The Port is therefore a key component of the area. Damages stretch 1.7km at 700 m width, starting from Charles Helou Avenue, with an approximate area of 1.19 sq.km. In order to give life back to Beirut, we must make the best use of this space.

Re-building is no easy task. Public institutions, the private sector, and citizens must join forces to give glory back to the Port of Beirut.

First of all, the private sector must take a prime role in the re-construction and management of the Port.

History has shown us its’ efficiency in increasing capacity and productivity. In 2019, when the Greek government leased the ownership and management of the port of Piraeus to a private Chinese company, its’ stocking capacity increased from 2 million TEUs to 5.6 million TEUs.

Since the end of the Civil War, the Port of Beirut is owned by the Lebanese government and managed by Gestion et Exploitation du Port de Beyrouth (GEPB). In light of the reconstruction projects, it should be transferred into a B.O.T process, in which contractors will bare costs and run operations. When they break-even, they will transfer ownership and management to public authorities. China and the UAE are already competing to win a 25-year BOT tender for operations and maintenance.

Moreover, we have to look beyond its’ current geographical limits. We propose an extension of the port to the north of Beirut river, leaving the area impacted by the explosions to be renovated and converted into a community service zone.

The extension can stretch from Solidere to the Container Terminal: the new area will spread from the reclaimed dump land stretched from the North of Beirut River to the current limit of the landfill area facing City Mall. The under-construction Linor project can host the new Port area (dimensions of 2.12 km and 750 m depth). This is in addition to an approximate area of 1.6 sq. km for future expansions. It would require a maximum main breakwater extension of 2.2 km, or a 600m detached breakwater, depending on design criteria.

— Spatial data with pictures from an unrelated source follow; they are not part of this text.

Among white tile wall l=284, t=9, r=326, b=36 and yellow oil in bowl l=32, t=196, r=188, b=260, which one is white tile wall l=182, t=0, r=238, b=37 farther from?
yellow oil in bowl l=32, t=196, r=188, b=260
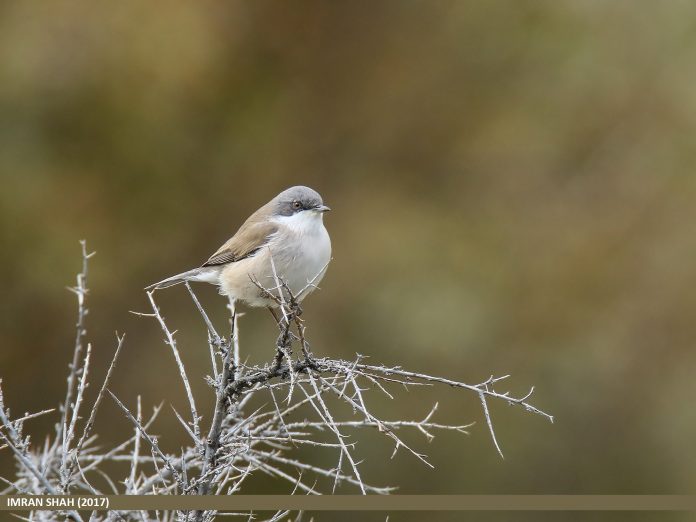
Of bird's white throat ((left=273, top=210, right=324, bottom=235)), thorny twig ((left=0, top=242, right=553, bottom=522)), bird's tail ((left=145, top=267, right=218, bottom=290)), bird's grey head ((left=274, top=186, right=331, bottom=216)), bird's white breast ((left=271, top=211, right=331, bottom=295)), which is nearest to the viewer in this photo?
thorny twig ((left=0, top=242, right=553, bottom=522))

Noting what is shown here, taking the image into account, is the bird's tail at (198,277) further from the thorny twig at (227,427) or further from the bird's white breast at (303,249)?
the thorny twig at (227,427)

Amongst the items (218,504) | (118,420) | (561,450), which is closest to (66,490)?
(218,504)

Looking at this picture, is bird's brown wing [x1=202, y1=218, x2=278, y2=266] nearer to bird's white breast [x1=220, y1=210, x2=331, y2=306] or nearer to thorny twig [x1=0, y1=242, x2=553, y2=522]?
bird's white breast [x1=220, y1=210, x2=331, y2=306]

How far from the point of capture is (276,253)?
455 cm

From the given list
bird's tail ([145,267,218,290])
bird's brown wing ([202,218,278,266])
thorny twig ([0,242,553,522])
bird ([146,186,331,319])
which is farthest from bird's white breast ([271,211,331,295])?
thorny twig ([0,242,553,522])

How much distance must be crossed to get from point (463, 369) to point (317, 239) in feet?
15.3

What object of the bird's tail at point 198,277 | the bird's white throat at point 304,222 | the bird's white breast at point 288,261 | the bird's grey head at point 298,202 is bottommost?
the bird's tail at point 198,277

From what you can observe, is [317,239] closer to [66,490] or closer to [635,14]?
[66,490]

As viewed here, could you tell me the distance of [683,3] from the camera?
954cm

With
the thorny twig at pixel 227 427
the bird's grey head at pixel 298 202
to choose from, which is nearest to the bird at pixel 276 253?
the bird's grey head at pixel 298 202

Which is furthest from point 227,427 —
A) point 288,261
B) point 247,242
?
point 247,242

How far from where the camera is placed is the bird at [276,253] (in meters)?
4.44

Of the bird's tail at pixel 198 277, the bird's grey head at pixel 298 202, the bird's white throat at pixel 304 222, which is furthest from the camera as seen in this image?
the bird's tail at pixel 198 277

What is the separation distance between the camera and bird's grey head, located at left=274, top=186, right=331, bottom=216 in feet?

However, this does not mean that we should overlook the currently tarnished area in the Port. Re-habilitating it and giving it a new life could be a great opportunity for the city and its’ citizens. The currently tarnished area could be segmented into main 4 zones:

  • A touristic extension of Mar Mkhayel and Gemmayzeh
  • A diplomatic zone for foreign delegations
  • A sports and leisure zone for residents from the East of the city
  • An area to accommodate the green areas consumed by Solidere

Not only would this project reduce the traffic bottle neck to the north entrance of Beirut Central District, it can also be a great opportunity for job-creation in the city. In light of the ongoing economic crisis, such a project can be a great source of job opportunities of Beirutis. It will stimulate the local economy and attract attention to neighboring districts.

We, as Beirutis, are now facing a tipping point in our city’s history. We might be overwhelmed by the tragedy that surrounds us. We might feel tired, hopeless, defeated. However, we must look forward and get back to work after reconstruction. Brighter days are ahead, but we must take concrete actions to get there.

We must give life back to our Port, for it is the heart of our city.

Abdallah Hayek is the CEO of Hayek Group LLC, leading engineering, procurement, and construction (EPC) company in Lebanon, established in 1951.